REQUIREMENT: What is needed here is every line of the records that includes "score".

Stored items:
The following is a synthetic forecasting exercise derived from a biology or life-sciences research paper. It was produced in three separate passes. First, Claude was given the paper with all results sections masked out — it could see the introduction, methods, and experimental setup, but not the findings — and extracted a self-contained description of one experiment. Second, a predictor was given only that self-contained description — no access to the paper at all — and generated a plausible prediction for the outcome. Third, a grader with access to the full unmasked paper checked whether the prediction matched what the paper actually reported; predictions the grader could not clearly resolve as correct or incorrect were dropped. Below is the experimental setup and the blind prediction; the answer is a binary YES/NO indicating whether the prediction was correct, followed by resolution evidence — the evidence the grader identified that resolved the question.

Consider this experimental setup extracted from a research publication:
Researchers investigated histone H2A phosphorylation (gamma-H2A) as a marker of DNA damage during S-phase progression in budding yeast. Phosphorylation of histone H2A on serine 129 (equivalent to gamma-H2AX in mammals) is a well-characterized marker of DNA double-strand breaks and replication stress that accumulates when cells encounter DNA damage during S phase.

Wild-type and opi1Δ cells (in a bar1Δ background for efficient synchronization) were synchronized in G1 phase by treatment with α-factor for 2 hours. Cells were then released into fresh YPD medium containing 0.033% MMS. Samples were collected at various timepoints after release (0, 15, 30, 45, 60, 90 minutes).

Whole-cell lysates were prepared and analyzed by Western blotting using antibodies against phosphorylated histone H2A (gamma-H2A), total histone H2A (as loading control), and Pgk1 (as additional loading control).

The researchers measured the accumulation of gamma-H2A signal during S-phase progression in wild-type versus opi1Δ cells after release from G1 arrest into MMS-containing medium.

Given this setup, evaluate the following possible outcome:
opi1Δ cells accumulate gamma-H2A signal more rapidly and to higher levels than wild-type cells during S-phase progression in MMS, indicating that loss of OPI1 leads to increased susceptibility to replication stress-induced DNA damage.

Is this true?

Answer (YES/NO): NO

---

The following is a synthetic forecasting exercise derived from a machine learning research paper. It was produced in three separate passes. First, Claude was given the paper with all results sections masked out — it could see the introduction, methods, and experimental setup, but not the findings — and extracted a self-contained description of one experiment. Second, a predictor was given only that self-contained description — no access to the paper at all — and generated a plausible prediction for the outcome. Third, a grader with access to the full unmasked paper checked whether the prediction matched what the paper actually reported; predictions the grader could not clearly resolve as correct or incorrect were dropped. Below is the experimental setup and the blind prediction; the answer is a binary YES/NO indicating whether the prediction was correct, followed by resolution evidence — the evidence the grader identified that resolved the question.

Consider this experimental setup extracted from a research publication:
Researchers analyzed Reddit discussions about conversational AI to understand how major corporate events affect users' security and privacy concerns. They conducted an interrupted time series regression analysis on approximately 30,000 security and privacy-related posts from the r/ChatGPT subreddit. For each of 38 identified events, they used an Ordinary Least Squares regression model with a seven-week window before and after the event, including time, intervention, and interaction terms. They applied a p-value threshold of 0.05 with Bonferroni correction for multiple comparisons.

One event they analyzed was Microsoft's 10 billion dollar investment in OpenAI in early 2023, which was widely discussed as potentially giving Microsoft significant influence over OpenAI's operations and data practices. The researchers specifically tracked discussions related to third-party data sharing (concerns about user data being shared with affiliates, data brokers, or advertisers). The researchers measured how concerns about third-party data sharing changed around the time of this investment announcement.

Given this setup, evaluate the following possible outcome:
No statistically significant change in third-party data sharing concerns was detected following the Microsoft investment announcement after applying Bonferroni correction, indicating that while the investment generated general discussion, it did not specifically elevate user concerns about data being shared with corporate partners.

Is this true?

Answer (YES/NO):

...

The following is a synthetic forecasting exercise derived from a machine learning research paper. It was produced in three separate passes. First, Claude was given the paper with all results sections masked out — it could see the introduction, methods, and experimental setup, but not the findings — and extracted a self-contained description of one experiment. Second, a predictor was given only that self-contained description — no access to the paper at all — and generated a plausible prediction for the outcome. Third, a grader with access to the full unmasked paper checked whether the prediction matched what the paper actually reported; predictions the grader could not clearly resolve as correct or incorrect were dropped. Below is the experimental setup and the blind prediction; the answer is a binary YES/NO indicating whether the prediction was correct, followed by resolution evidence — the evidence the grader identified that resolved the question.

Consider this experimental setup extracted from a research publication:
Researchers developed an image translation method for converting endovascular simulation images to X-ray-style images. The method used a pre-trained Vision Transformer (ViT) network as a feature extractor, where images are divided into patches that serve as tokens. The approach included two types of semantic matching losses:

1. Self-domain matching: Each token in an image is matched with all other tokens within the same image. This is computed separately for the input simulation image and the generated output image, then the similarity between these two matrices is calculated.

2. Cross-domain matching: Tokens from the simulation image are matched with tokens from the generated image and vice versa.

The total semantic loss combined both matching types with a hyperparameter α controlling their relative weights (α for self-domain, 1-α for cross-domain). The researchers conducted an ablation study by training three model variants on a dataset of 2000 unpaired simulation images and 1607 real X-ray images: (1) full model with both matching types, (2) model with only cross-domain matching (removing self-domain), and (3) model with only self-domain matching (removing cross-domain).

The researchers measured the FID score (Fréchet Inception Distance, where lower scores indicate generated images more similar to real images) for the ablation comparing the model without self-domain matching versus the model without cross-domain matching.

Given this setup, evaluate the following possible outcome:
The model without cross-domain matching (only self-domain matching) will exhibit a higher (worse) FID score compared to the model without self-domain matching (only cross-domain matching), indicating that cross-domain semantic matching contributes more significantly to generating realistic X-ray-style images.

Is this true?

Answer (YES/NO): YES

WRITTEN SOLUTION:
The researchers measured the FID score (Fréchet Inception Distance, where lower scores indicate generated images more similar to real images) for the ablation comparing the model without self-domain matching versus the model without cross-domain matching.
The model without cross-domain matching (only self-domain matching) will exhibit a higher (worse) FID score compared to the model without self-domain matching (only cross-domain matching), indicating that cross-domain semantic matching contributes more significantly to generating realistic X-ray-style images.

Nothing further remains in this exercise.